Global pollutants spread out beyond the immediate area in which they are emitted. The best known global pollutant is probably carbon dioxide, which pools in the upper atmosphere of the planet. Carbon emissions anywhere on the planet are therefore a reflection of carbon emissions throughout the planet, and so are somewhat harder to take action against, since reducing one’s own emissions of carbon does no good if everyone else does not simultaneously reduce theirs. Other Global pollutants include methane, sulfur dioxide, and mercury, which all tend to pool at either the nationwide or regional level.

For the reasons explained, Rideshare’s primary benefit to the environment will be the reduction of Local Pollutants. While Rideshare will also reduce emissions of Global Pollutants, such reductions are not large enough to alter the global balance of these pollutants, since in terms of global emissions one city’s rush hour transportation emissions are a drop in the bucket. A city’s rush hour transportation emissions do however constitute a substantial portion of the city’s own Local Pollutants, and so Rideshare’s ability to reduce such emissions will provide noticeable benefits to the citizens of Los Angeles; even the ones who never use our service.

Putting numbers on these benefits is a little harder. In the U.S., a total of 238 billion vehicle miles were traveled in December 2009. Los Angeles contains about 3% of the U.S. population, so our local vehicle miles traveled would probably equal about 8.1 billion VMT per month, assuming Los Angeles is somewhere close to the average U.S. number. Los Angeles corporate commuters represent, according to our prior calculations, about  4 billion VMT per month(20 miles per trip x 5 million commuters x 2 trips per day x 20 days per commuter per month). So corporate commuting represents close to half of L.A. vehicle miles travelled. We can maybe quibble over these numbers a little bit, but they’re almost certainly not grossly off the mark. According to the E.P.A., automotive emissions account for about half of nitrous oxide emissions and hydrocarbon emissions, and a staggering 95% of carbon monoxide emissions. So if half of L.A.’s corporate commuters join Rideshare, at a one to one Driver to Passenger ratio, total vehicle miles traveled will be reduced by an eighth.
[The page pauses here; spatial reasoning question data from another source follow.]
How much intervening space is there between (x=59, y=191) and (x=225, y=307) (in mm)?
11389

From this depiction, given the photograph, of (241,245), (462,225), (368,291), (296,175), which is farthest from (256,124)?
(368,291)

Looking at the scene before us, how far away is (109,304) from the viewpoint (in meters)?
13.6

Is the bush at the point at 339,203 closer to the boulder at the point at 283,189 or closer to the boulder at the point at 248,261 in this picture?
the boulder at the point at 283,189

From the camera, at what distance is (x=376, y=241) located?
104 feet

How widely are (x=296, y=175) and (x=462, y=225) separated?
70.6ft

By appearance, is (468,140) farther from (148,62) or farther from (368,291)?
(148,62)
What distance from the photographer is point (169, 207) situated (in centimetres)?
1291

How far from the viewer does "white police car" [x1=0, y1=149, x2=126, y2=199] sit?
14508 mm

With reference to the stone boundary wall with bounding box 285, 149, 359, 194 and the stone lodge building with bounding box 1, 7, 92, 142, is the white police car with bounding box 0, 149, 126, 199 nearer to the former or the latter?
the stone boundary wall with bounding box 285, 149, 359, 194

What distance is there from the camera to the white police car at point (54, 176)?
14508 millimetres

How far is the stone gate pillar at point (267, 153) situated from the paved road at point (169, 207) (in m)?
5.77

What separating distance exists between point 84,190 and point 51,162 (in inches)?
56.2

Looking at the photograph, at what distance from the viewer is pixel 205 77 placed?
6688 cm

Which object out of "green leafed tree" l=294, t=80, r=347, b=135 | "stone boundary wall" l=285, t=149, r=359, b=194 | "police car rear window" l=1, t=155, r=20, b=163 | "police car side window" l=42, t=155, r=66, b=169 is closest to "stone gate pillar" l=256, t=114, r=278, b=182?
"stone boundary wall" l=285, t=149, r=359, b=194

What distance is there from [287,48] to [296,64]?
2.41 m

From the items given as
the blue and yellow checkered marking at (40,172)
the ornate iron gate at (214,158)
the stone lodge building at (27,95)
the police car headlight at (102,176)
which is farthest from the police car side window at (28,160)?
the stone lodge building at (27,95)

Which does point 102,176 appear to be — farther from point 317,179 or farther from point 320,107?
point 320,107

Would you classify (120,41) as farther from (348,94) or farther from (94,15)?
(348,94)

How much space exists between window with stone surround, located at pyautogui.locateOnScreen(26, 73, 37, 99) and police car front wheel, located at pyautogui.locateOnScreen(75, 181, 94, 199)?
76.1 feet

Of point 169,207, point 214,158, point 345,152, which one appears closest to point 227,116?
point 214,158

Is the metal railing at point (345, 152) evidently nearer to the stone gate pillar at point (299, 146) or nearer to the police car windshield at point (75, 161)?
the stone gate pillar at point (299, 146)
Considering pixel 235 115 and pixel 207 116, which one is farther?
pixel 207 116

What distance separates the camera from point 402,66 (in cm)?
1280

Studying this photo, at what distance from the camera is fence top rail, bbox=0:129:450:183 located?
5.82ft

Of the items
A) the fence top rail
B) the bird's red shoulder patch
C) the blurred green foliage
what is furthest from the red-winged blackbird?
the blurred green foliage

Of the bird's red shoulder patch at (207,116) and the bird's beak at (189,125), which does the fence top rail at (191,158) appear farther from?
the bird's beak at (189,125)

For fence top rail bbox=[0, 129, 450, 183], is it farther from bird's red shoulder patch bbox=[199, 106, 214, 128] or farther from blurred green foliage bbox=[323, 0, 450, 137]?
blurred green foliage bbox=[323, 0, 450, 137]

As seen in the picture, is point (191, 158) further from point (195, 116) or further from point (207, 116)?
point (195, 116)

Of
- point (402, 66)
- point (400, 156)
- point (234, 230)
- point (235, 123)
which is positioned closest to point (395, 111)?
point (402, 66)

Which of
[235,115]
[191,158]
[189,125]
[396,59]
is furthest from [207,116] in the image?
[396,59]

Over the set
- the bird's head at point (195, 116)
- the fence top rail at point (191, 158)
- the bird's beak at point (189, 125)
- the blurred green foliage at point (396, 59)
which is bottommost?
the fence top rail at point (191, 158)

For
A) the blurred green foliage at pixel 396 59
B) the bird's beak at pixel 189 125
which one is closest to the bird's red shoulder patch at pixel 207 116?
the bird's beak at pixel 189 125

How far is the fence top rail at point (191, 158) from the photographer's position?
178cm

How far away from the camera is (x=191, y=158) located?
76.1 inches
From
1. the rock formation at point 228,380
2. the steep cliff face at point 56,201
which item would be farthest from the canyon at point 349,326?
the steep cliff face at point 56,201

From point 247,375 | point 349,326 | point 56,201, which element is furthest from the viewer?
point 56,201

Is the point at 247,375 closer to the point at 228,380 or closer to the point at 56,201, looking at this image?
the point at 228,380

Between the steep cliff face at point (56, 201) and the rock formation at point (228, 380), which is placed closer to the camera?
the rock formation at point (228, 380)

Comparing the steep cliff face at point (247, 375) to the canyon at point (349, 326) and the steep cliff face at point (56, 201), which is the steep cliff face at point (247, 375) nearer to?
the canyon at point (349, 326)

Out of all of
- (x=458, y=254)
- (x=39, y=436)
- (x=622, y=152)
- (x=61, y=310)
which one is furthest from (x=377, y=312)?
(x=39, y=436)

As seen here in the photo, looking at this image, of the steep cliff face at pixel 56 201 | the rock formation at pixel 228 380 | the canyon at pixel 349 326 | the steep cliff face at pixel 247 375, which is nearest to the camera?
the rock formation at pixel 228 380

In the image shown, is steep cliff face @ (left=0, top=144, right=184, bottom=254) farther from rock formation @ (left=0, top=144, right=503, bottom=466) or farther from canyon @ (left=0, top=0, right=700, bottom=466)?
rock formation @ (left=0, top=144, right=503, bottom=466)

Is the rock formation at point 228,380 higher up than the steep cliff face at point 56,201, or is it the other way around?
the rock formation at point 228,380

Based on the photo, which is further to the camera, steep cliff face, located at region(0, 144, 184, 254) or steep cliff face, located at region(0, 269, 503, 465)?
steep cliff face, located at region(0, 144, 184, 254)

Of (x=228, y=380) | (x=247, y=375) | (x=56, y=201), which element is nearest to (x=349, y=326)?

This means that CO emissions will be reduced by 12%, and NOx and HC emissions by about 6%.

While that may not sound like much, it is important to remember that environmental pollutants operate on a synergistic basis. That is, each additional pound of pollution does far more damage than the one before it. Reducing pollution by 6-12% reduces the damaging health effects of pollution by a far greater proportion. In fact, the EPA has set a goal of reducing the emissions in the Los Angeles area by half(this is what is required to earn the EPA’s designation of Los Angeles as an “attainment area”), since that is all that is required to eliminate the detrimental effects of the pollutants. Remove half the pollutants, and the other half become harmless. So while Rideshare will not do the whole job, it can make a big dent.